Sentiment analysis: Not all paths are the same
In 1998, Merrill Lynch claimed that between 80%-90% of all potentially usable business information originated in unstructured form.
This unstructured data, mostly text, is from public filings, research reports, and the internet, eg, public news, blogs, etc. It has long been a challenge that all the buy side, sell side, and data vendors have tried to address, either in house or by the use of third party products to extract insight out of textural data.
The principal focus to achieve this is ‘sentiment and news analysis’, which extracts the polarity or opinion of an entity, eg, a company, out of a piece of text by a variety of algorithms. These have evolved from simple positive or negative word lists, to more mature rule based and/or machine learning. But limitations still exist.
Vendor or in-house developed products attempt to explain how the indicator is derived, but the user never fully understands either the detail or how the results have been calculated.

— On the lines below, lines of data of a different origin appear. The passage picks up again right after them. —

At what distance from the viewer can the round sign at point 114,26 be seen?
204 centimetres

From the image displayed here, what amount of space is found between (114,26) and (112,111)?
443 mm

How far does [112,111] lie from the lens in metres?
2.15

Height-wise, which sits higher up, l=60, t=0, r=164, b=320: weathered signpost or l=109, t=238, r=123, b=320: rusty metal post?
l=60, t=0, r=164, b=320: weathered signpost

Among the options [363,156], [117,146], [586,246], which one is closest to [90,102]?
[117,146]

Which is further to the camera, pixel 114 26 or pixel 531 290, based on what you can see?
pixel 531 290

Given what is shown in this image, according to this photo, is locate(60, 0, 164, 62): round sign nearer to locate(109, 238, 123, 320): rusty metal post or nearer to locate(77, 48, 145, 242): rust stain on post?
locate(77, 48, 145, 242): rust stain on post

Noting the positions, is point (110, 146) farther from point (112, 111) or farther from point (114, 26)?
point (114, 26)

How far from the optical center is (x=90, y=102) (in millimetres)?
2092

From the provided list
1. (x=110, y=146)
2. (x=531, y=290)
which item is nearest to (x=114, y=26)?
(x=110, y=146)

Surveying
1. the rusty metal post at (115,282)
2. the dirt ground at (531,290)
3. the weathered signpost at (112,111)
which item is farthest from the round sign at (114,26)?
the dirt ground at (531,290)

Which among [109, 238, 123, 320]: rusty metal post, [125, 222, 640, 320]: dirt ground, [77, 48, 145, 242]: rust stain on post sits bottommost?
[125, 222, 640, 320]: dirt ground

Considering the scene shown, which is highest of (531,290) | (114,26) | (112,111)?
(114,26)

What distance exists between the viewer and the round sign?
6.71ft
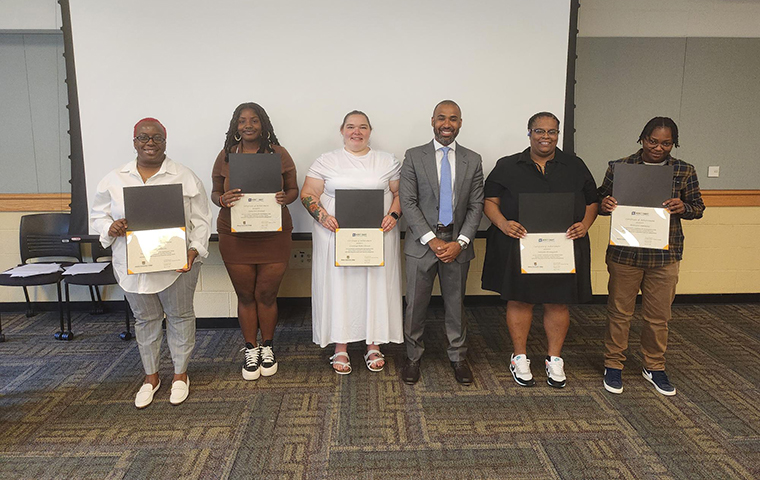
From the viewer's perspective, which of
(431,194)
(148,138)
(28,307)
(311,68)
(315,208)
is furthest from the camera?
(28,307)

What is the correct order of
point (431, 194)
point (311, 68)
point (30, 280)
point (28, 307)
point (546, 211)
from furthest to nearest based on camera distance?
point (28, 307), point (30, 280), point (311, 68), point (431, 194), point (546, 211)

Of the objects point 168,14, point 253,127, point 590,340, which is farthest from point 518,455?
point 168,14

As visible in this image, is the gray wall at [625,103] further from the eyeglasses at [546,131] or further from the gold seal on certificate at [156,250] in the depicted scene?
the gold seal on certificate at [156,250]

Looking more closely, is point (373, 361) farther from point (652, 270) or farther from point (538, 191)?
point (652, 270)

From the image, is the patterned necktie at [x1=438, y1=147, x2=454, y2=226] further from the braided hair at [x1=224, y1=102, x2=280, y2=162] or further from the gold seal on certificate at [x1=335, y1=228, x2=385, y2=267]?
the braided hair at [x1=224, y1=102, x2=280, y2=162]

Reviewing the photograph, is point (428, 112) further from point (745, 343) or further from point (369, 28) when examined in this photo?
point (745, 343)

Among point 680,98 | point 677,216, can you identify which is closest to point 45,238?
point 677,216

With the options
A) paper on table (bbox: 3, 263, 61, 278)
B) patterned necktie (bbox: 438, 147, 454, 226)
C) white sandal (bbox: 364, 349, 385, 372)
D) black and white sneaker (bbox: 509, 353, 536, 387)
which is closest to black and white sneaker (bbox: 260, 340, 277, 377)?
white sandal (bbox: 364, 349, 385, 372)

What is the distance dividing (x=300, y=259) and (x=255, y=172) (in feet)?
4.32

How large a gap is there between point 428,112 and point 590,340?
6.54ft

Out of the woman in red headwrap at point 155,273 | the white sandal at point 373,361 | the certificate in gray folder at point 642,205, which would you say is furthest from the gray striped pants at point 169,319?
the certificate in gray folder at point 642,205

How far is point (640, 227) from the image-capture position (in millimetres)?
2512

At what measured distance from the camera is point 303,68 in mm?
3217

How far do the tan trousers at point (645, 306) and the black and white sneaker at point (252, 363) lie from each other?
2069 millimetres
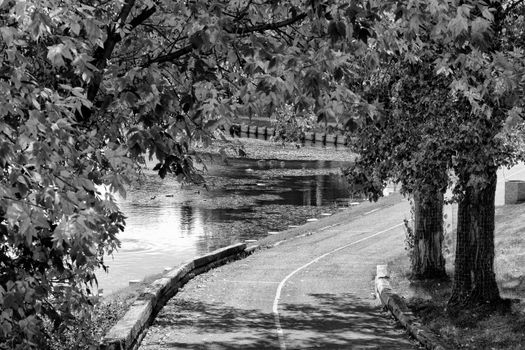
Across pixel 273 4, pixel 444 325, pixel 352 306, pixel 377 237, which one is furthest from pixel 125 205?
pixel 273 4

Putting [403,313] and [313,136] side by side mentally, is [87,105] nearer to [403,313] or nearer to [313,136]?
[403,313]

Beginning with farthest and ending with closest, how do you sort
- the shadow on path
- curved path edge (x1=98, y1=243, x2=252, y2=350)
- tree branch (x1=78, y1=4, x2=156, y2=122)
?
the shadow on path → curved path edge (x1=98, y1=243, x2=252, y2=350) → tree branch (x1=78, y1=4, x2=156, y2=122)

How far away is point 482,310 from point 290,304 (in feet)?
18.2

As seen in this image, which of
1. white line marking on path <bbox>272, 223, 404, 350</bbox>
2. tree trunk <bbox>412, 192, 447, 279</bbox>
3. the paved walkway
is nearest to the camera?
the paved walkway

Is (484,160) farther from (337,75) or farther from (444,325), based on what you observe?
(337,75)

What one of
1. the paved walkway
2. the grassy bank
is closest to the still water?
the paved walkway

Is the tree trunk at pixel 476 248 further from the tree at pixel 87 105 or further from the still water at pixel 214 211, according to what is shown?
the still water at pixel 214 211

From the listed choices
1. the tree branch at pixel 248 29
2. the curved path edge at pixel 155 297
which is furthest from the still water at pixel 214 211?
the tree branch at pixel 248 29

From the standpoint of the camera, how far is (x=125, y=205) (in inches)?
1806

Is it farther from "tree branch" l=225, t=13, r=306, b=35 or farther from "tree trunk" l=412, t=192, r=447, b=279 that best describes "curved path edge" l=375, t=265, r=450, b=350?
"tree branch" l=225, t=13, r=306, b=35

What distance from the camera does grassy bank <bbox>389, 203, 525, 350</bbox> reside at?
52.6 feet

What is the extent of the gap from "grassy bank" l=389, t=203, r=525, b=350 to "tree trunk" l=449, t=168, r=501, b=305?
355 millimetres

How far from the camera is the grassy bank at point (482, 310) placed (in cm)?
1603

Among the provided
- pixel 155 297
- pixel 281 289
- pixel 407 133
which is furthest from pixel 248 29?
pixel 281 289
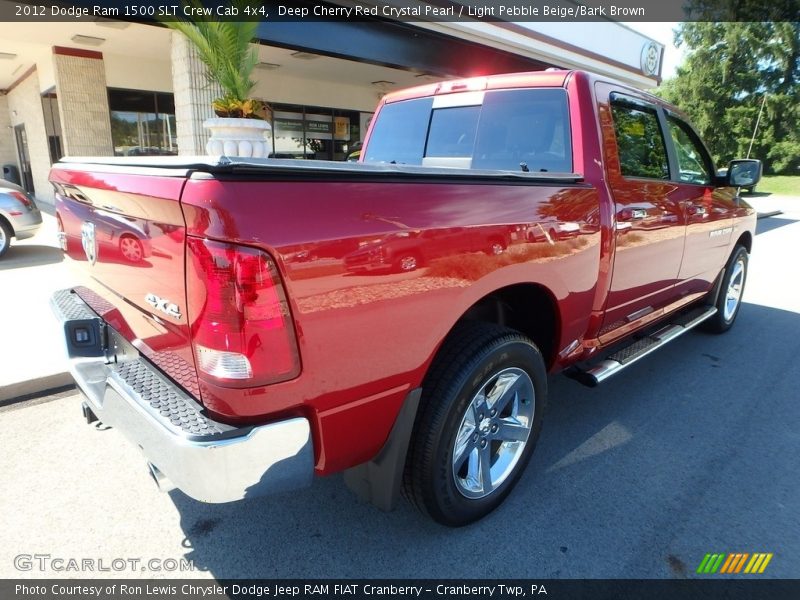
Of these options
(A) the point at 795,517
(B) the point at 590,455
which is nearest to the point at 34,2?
(B) the point at 590,455

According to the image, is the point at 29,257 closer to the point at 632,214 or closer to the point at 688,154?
the point at 632,214

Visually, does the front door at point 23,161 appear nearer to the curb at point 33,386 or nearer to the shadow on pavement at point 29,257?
the shadow on pavement at point 29,257

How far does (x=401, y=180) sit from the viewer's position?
1.83m

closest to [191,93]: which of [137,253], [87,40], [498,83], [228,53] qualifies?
[228,53]

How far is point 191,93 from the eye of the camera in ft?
27.0

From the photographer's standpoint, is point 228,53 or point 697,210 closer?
point 697,210

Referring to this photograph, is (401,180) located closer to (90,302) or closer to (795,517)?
(90,302)

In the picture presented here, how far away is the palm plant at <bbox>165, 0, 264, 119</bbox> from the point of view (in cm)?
705

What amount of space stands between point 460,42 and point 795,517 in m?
11.4

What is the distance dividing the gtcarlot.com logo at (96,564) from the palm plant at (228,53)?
6812 millimetres

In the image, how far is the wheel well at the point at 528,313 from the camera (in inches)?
102

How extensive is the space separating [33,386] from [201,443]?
297 cm

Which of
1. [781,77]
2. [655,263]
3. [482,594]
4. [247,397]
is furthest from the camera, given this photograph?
[781,77]

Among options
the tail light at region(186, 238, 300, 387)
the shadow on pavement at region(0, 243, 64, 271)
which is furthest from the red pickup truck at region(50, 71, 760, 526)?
the shadow on pavement at region(0, 243, 64, 271)
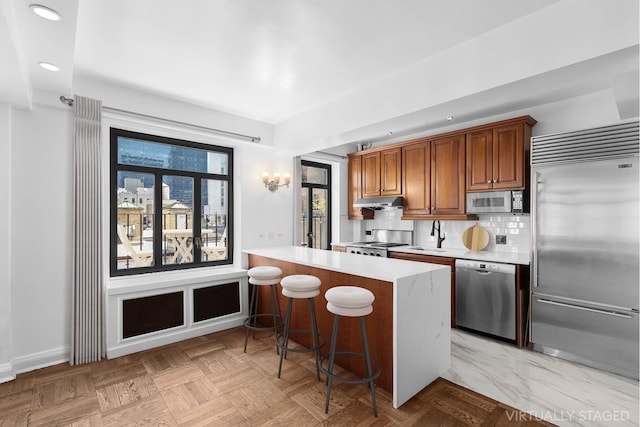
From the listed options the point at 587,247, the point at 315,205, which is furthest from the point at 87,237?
the point at 587,247

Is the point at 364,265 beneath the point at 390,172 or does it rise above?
beneath

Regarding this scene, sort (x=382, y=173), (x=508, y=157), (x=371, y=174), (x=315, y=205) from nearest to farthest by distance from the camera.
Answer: (x=508, y=157) → (x=382, y=173) → (x=371, y=174) → (x=315, y=205)

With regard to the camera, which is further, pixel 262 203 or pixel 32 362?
pixel 262 203

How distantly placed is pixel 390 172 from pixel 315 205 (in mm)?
1436

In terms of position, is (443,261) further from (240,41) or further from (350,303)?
(240,41)

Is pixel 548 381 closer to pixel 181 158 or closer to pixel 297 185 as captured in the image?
pixel 297 185

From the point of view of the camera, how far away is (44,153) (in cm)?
282

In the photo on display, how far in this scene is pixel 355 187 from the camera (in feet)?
17.6

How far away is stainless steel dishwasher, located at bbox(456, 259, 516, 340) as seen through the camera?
10.6 ft

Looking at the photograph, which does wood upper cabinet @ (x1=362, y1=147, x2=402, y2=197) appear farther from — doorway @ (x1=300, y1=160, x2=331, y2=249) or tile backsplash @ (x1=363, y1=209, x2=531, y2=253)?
doorway @ (x1=300, y1=160, x2=331, y2=249)

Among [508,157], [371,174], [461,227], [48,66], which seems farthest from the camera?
[371,174]

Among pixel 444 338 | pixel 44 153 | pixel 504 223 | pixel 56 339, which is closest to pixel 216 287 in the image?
pixel 56 339

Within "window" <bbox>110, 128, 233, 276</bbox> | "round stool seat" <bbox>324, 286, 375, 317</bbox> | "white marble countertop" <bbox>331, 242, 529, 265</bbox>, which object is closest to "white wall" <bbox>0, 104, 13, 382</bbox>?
"window" <bbox>110, 128, 233, 276</bbox>

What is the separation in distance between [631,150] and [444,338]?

The underlying drivers in the news flow that caused the result to be obtained are simply not addressed.
It is difficult for business users, be they research analysts, economists, traders or portfolio managers, to interpret the results. As a consequence, they have no confidence to make critical investment decisions based on this approach.
It is at best extremely difficult if not impossible, to modify how the sentiment data is derived –it is very time consuming and typically involves expensive custom projects. The knowledge between vendor and user is at best, isolated.
Less alpha when used by more users
The most widely-known sentiment products are from third party vendors. Processing unstructured data requires significant collaborative effort and specialised skillsets, such as natural language processing (NLP), financial domain knowledge and massive parallel processing (MPP) systems. These are very expensive and difficult to build and maintain.
In reality, all the sentiment analytics vendors publish the same result to all their clients, therefore even when alpha exists on sentiment data, it will be diluted when more and more clients purchase the same data.
It sounds like a trivial exercise to distribute sentiment data in the same way as pricing or reference data and leave it for the user to consume, integrate and use.
This is simply not the case. Firstly, sentiment analytics is about processing and responding to real-time stories, events that are happening right now. Sentiment fades when it takes a long time to consume
Secondly, building up in-house consumption capability is costly. This obstructs the adoption of sentiment data, especially in financial institutions that are forced to spend most of their IT related budgets on regulatory or compliance projects.